Misha has an old Nokia and many friends, so many that it takes a lot of time to find a phone number.

The friends' names in the phonebook are ordered alphabetically. Passing from a phone number to the next number on the list is done by pressing the `down' button, and passing to the preceding number is done by pressing the `up' button. The list is cyclic, which means that pressing the `up' button at the first name in the list takes Misha to the last name and pressing the `down' button at the last name takes him to the first name.

When Misha opens the phonebook, he can see the names of all his friends, and the current name is the alphabetically first name. If he starts typing some word on the phone's keyboard, the phone will show only the names starting with the typed sequence of letters. In this case, the current name will be the name that alphabetically precedes the other names. If the last of the typed letters is deleted, then all the names starting with the shorter sequence of letters become available but the current name remains the same. If all the letters are deleted, then the current name remains the same and all the entries in the phonebook become available. If the sequence that should appear after pressing a button is not a beginning of any name in the phonebook, the phone will produce an unpleasant sound and the typed letter will not appear on the screen.

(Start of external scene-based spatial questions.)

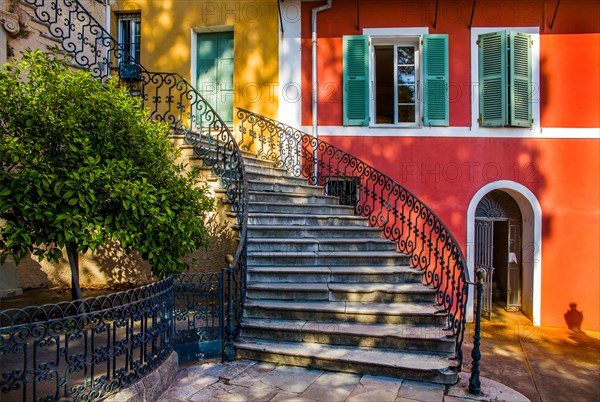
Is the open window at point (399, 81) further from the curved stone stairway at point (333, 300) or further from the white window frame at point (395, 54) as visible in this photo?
the curved stone stairway at point (333, 300)

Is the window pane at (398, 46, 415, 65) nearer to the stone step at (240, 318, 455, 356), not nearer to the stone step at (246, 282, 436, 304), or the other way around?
the stone step at (246, 282, 436, 304)

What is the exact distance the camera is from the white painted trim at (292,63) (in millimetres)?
9195

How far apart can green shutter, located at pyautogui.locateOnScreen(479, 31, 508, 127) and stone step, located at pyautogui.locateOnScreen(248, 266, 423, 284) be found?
15.6 feet

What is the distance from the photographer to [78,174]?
3824mm

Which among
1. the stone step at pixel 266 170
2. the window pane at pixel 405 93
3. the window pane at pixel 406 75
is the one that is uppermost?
the window pane at pixel 406 75

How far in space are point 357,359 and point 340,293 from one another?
1.17 metres

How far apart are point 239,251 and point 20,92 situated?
292 cm

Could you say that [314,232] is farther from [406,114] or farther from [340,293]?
[406,114]

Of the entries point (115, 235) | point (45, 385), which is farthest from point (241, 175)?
point (45, 385)

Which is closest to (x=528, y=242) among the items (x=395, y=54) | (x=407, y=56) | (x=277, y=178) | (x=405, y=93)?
(x=405, y=93)

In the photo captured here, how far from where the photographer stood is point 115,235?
4.07 m

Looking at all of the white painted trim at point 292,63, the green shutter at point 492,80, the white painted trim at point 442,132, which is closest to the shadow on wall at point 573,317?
the white painted trim at point 442,132

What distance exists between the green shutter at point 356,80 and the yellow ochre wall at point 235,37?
1.65m

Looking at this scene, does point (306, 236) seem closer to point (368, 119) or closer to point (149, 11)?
point (368, 119)
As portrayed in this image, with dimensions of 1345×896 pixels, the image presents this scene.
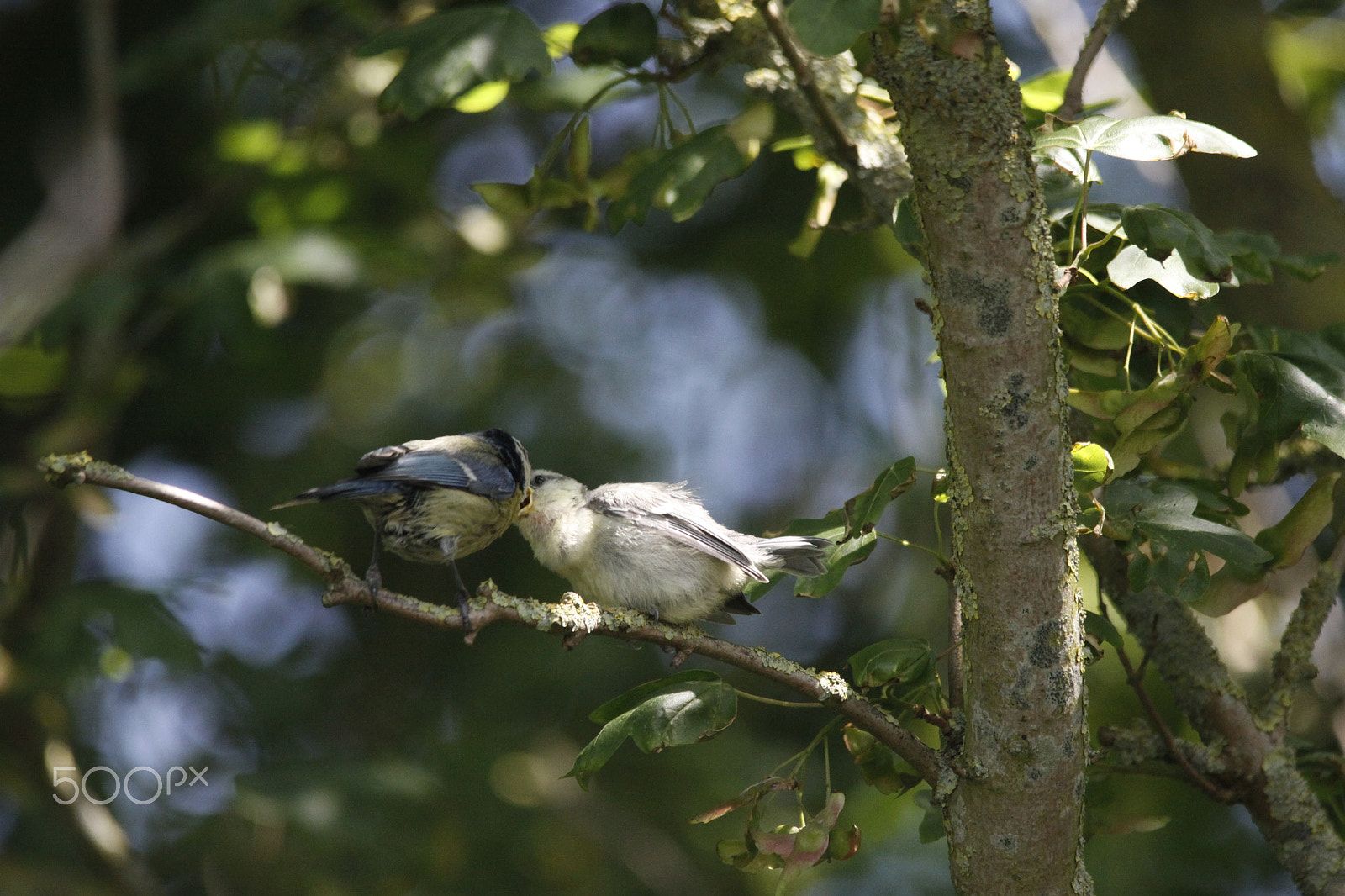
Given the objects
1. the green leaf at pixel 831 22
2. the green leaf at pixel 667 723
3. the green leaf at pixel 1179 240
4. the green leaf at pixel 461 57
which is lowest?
the green leaf at pixel 667 723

Pressing one button takes exactly one second. The first letter on a button is typed in one pressing, the second letter is typed in two pressings, and so on. The keyboard looks as follows:

You are given a list of Misha's friends. For each name calculate the time in which Misha can choose this name in the list.

The first line contains the number n of entries in Misha's phonebook (1 ≤ n ≤ 10⁵). In each of the following n lines you are given a nonempty word consisting of lowercase English letters. The words are ordered alphabetically. All the entries in the phonebook are different. The total length of the words does not exceed 10⁵.

Output n integers separated with a space. The ith integer must be the minimum time in which the ith name can be chosen.